The Metropolitan Police in London have agreed to pay £55,000 in damages to 11 Kurds arrested by armed officers while they rehearsed a Harold Pinter play about the treatment of their compatriots in Turkey, solicitors said yesterday.
Police smashed down the doors of a community centre in Harringay after being told that armed men in combat gear were pointing guns at people sitting on the floor. The refugees were ordered out of the centre, handcuffed and ordered not to speak to each other in Kurdish while they sat in a police van, according to legal papers.
It later emerged that they were only acting out Pinter's Mountain Language, first performed in 1988 and inspired by the plight of the Kurds in Turkey. The short play includes scenes of torture by armed men.
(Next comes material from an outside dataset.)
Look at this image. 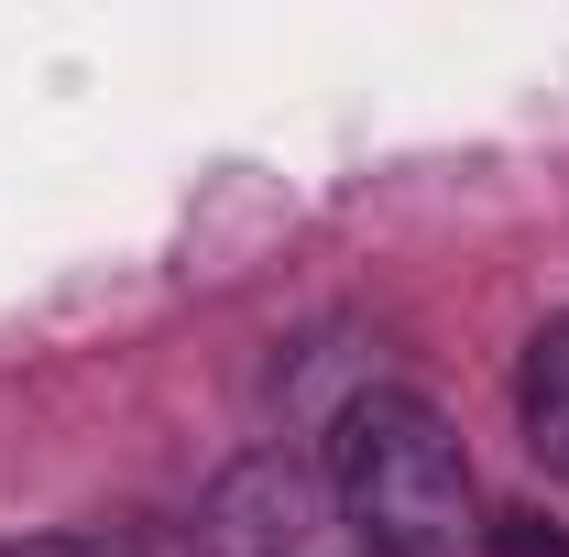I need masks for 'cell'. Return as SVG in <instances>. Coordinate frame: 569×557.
<instances>
[{"mask_svg":"<svg viewBox=\"0 0 569 557\" xmlns=\"http://www.w3.org/2000/svg\"><path fill=\"white\" fill-rule=\"evenodd\" d=\"M0 557H110V547H88V536H22V547H0Z\"/></svg>","mask_w":569,"mask_h":557,"instance_id":"5b68a950","label":"cell"},{"mask_svg":"<svg viewBox=\"0 0 569 557\" xmlns=\"http://www.w3.org/2000/svg\"><path fill=\"white\" fill-rule=\"evenodd\" d=\"M198 547L209 557H361L351 514L318 459L296 448H241L198 503Z\"/></svg>","mask_w":569,"mask_h":557,"instance_id":"7a4b0ae2","label":"cell"},{"mask_svg":"<svg viewBox=\"0 0 569 557\" xmlns=\"http://www.w3.org/2000/svg\"><path fill=\"white\" fill-rule=\"evenodd\" d=\"M493 547H503V557H569V536H537V514H503Z\"/></svg>","mask_w":569,"mask_h":557,"instance_id":"277c9868","label":"cell"},{"mask_svg":"<svg viewBox=\"0 0 569 557\" xmlns=\"http://www.w3.org/2000/svg\"><path fill=\"white\" fill-rule=\"evenodd\" d=\"M318 470L351 514L361 557H460L482 536V492H471V448L460 426L438 416L406 383H372L329 416Z\"/></svg>","mask_w":569,"mask_h":557,"instance_id":"6da1fadb","label":"cell"},{"mask_svg":"<svg viewBox=\"0 0 569 557\" xmlns=\"http://www.w3.org/2000/svg\"><path fill=\"white\" fill-rule=\"evenodd\" d=\"M515 416H526V448L537 470L569 492V317H548L526 340V372H515Z\"/></svg>","mask_w":569,"mask_h":557,"instance_id":"3957f363","label":"cell"}]
</instances>
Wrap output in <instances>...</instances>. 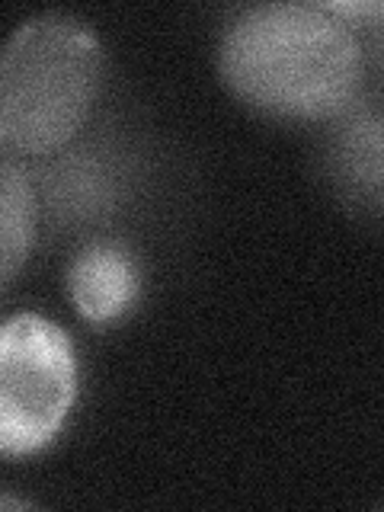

The actors had borrowed guns from the National Theatre and had told local police what they were doing.
Some of the 11 arrested Kurds suffered posttraumatic stress disorder after dozens of officers and a police helicopter arrived at the centre in June 1996.
The playwright, who supported the Kurds in their battle for damages, said in a statement submitted to lawyers: "The play Mountain Language is essentially about people who are not allowed to speak their own language and are persecuted for doing so.
"I was horrified to learn that the Kurds, who had been assaulted, handcuffed, arrested and generally badly treated, were forbidden to speak to each other in their own language even though this is the only language they know."